Written task
Determine how many lines in the material below contain the word "further", with case counting. Reply with the number alone.

Stored records
....

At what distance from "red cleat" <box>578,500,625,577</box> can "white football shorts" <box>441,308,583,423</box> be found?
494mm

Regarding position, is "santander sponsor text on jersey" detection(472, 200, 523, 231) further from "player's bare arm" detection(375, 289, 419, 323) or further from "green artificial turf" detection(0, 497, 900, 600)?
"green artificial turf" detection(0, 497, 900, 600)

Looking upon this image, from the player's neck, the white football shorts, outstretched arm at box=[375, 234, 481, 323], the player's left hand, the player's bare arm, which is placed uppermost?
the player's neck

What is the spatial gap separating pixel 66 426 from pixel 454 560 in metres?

....

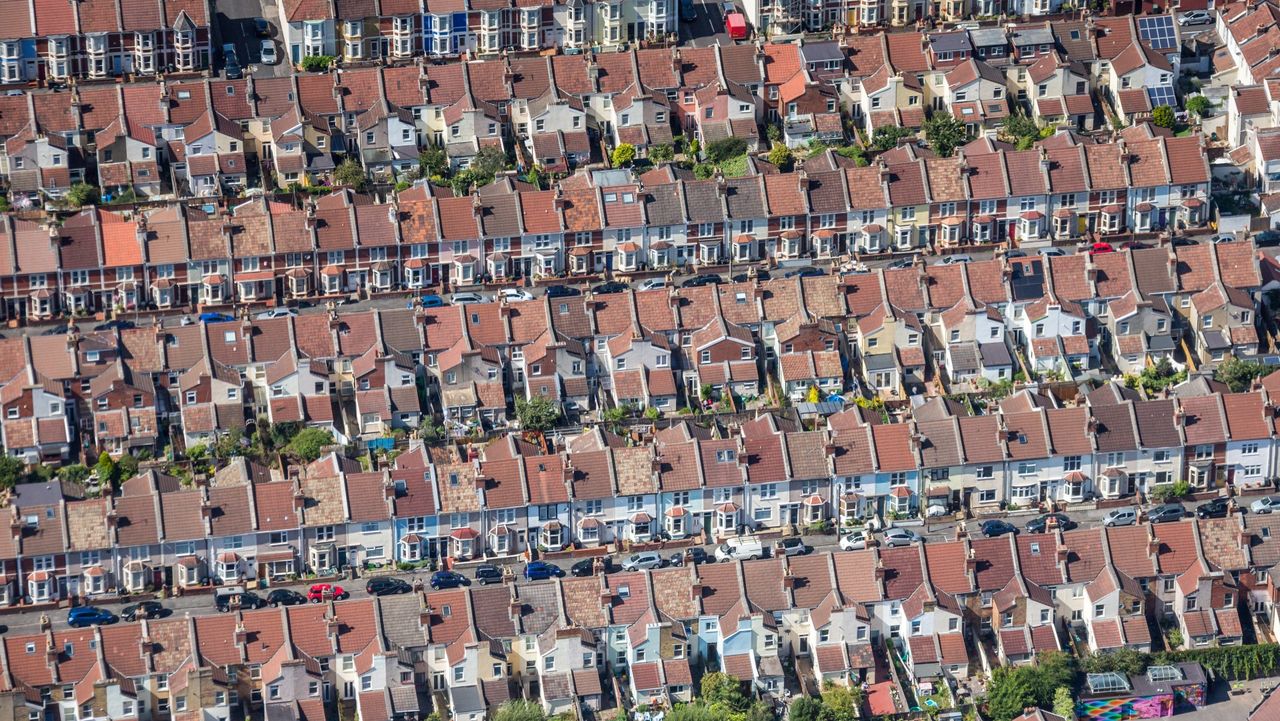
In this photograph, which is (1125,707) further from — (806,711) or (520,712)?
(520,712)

....

Exercise result
2